EXERCISE REQUIREMENTS - Reproduce the lines of the records below word for word, beginning with the line that contains "Of the two, the" and continuing through the end of the records, both included.

[start]

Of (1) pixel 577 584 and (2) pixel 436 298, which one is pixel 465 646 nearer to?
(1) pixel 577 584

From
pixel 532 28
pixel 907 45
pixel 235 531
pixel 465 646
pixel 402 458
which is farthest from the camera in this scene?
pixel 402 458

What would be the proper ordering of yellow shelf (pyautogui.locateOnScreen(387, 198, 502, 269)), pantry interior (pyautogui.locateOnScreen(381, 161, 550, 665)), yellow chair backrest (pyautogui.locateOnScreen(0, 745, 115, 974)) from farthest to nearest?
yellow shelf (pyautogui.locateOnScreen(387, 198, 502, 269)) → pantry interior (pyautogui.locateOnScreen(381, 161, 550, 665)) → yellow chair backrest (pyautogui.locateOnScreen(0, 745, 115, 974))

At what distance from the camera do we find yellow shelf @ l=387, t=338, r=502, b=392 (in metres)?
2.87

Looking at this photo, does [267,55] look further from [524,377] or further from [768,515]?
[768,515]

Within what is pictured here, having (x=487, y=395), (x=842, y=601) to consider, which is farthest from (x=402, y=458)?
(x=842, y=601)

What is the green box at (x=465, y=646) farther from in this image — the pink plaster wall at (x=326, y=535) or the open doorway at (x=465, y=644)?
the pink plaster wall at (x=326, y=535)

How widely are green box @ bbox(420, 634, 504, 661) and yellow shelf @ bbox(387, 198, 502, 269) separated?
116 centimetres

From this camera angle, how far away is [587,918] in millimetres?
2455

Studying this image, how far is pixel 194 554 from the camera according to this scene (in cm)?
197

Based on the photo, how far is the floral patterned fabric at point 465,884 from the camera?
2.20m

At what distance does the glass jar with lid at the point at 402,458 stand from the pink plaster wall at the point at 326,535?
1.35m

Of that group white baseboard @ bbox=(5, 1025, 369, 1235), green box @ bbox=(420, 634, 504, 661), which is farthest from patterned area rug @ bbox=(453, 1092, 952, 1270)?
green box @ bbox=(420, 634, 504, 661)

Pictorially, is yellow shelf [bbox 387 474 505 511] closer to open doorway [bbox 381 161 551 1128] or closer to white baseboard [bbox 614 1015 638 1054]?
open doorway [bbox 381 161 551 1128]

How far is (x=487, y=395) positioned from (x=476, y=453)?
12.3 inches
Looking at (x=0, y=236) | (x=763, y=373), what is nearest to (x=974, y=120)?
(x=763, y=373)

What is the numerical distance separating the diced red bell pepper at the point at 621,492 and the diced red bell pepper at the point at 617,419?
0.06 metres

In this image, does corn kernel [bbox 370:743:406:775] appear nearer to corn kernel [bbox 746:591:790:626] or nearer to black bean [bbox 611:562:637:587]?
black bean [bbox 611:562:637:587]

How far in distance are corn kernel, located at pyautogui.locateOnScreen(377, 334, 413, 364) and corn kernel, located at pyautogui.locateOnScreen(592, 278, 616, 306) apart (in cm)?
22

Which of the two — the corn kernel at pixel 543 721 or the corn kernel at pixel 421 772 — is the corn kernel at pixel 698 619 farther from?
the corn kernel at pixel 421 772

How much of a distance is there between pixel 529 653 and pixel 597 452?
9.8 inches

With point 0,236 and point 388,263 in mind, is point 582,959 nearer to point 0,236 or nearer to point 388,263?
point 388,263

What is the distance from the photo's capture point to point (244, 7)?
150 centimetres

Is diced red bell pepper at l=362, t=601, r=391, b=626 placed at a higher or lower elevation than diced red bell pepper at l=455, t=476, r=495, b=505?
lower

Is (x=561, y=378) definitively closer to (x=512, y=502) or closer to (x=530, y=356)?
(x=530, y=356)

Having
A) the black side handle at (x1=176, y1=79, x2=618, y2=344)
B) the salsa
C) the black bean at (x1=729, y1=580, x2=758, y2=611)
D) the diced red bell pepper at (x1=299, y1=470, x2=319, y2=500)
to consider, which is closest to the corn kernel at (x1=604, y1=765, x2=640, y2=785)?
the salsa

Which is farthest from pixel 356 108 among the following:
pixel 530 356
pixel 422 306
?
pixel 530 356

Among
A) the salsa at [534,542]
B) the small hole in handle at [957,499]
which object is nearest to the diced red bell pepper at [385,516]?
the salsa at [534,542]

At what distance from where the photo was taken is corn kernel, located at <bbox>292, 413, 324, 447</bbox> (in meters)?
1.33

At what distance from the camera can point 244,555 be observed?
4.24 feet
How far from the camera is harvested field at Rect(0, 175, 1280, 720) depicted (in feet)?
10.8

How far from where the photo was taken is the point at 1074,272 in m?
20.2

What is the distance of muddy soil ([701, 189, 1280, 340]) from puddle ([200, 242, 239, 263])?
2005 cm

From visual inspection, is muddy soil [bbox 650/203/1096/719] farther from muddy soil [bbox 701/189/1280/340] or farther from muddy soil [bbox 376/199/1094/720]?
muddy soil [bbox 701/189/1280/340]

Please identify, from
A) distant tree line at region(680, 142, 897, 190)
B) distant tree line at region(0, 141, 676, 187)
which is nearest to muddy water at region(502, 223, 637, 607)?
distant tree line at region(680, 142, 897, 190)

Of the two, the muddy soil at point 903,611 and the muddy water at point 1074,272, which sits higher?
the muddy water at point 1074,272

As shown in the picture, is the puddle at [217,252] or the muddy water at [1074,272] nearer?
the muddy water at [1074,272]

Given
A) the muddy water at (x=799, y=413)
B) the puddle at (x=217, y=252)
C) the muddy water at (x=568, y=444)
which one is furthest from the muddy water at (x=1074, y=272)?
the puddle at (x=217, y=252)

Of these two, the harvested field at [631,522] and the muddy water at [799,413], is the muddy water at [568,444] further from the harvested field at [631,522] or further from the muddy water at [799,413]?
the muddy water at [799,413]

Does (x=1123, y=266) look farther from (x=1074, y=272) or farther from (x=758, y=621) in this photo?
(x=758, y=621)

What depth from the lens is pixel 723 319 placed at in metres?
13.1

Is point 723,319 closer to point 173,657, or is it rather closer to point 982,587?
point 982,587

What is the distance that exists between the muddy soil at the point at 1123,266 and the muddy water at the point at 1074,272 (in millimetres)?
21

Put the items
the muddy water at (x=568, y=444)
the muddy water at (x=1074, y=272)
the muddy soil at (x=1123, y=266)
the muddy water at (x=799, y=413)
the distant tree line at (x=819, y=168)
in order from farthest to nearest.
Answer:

[end]

SOLVED EXERCISE -
Of the two, the muddy soil at point 903,611 and the muddy water at point 1074,272, which sits higher?
the muddy water at point 1074,272

As shown in the picture, is the puddle at [217,252] or the muddy water at [1074,272] nearer?
the muddy water at [1074,272]

Given
A) the muddy water at (x=799, y=413)
B) the puddle at (x=217, y=252)
C) the muddy water at (x=568, y=444)
which one is furthest from the muddy water at (x=1074, y=272)?
the puddle at (x=217, y=252)

Of these two, the harvested field at [631,522] and the muddy water at [799,413], is the muddy water at [568,444] further from the harvested field at [631,522] or further from the muddy water at [799,413]?
the muddy water at [799,413]

Does (x=1123, y=266) look farther from (x=1074, y=272) or farther from (x=758, y=621) in this photo?
(x=758, y=621)

What depth from the lens is pixel 723 319 placed at in metres?
13.1

Is point 723,319 closer to point 173,657, or is it rather closer to point 982,587?
point 982,587

What is the distance that exists between the muddy soil at the point at 1123,266 and the muddy water at the point at 1074,272 (in millimetres)?
21

Put the items
the muddy water at (x=568, y=444)
the muddy water at (x=1074, y=272)
the muddy soil at (x=1123, y=266)
the muddy water at (x=799, y=413)
the distant tree line at (x=819, y=168)
in order from farthest to nearest.
Answer:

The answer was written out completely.